SET PROBLEM:
Find every line in the rows below that contains the string "between", with capitalization counting, and copy each such line.

RECORDED DATA:
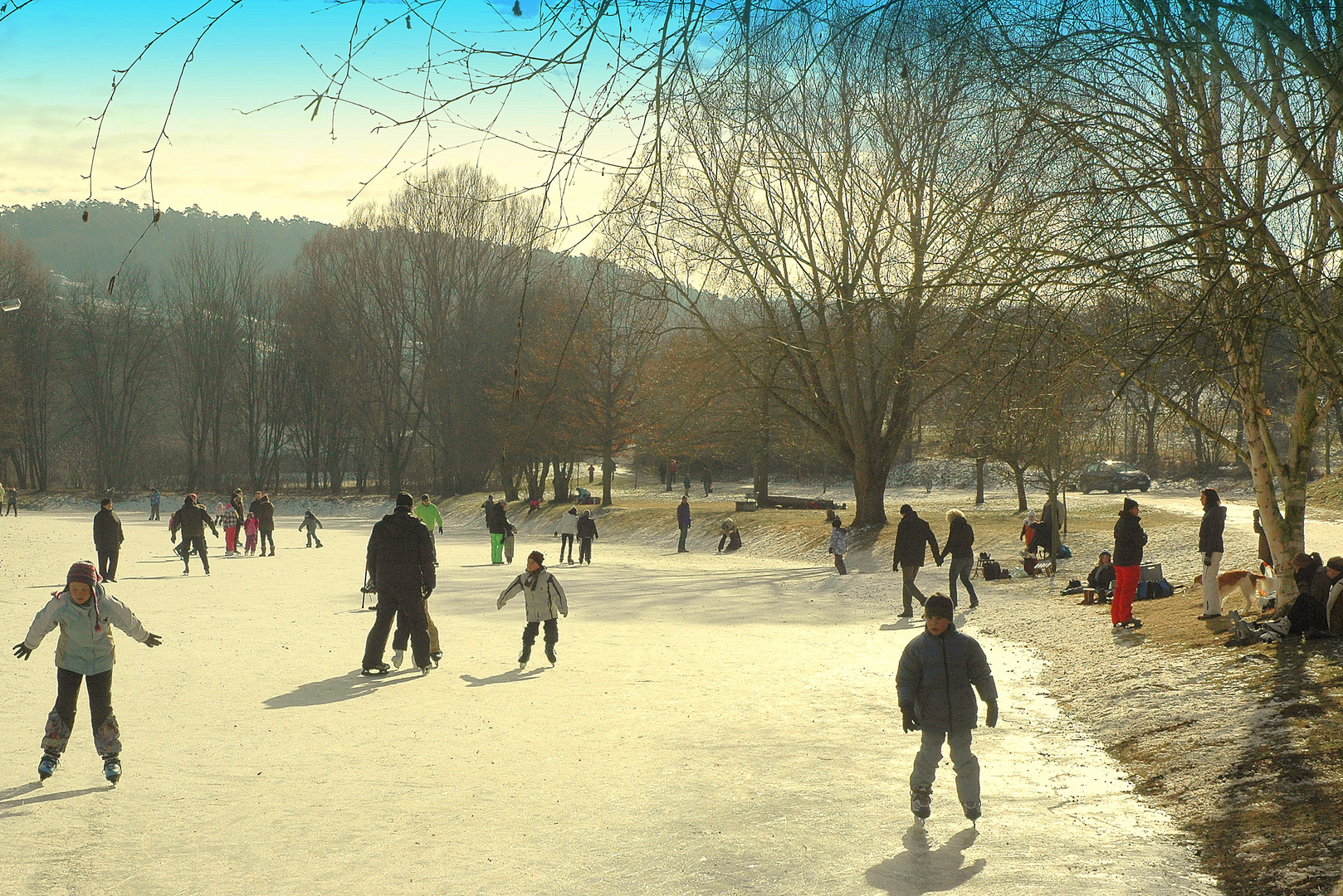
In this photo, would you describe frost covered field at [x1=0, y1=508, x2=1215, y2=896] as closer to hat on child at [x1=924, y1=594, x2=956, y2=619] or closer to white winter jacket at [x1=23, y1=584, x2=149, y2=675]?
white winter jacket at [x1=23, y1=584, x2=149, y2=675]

...

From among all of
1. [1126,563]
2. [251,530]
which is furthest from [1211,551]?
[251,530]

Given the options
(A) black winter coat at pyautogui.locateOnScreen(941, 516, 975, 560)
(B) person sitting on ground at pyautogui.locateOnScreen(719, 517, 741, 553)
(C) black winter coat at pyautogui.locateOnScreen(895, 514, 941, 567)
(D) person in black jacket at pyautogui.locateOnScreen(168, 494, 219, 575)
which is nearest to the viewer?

* * *

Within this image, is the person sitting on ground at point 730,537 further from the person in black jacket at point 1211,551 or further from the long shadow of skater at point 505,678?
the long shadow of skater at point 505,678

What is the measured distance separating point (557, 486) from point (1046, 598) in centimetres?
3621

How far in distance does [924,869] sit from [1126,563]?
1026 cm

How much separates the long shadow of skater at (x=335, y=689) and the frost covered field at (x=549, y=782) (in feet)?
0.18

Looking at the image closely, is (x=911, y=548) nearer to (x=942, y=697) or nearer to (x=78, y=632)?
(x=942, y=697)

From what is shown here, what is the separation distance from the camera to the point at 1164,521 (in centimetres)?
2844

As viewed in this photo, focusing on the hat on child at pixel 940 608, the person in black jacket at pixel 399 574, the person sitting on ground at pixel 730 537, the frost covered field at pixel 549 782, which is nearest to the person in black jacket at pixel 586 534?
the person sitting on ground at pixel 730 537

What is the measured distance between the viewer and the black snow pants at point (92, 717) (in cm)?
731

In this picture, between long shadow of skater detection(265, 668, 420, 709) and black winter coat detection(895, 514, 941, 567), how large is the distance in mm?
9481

COMPLETED TASK:
What is the measured distance between the viewer and the black snow pants at point (92, 717) (in cm)?
In this picture, between long shadow of skater detection(265, 668, 420, 709) and black winter coat detection(895, 514, 941, 567), how large is the distance in mm?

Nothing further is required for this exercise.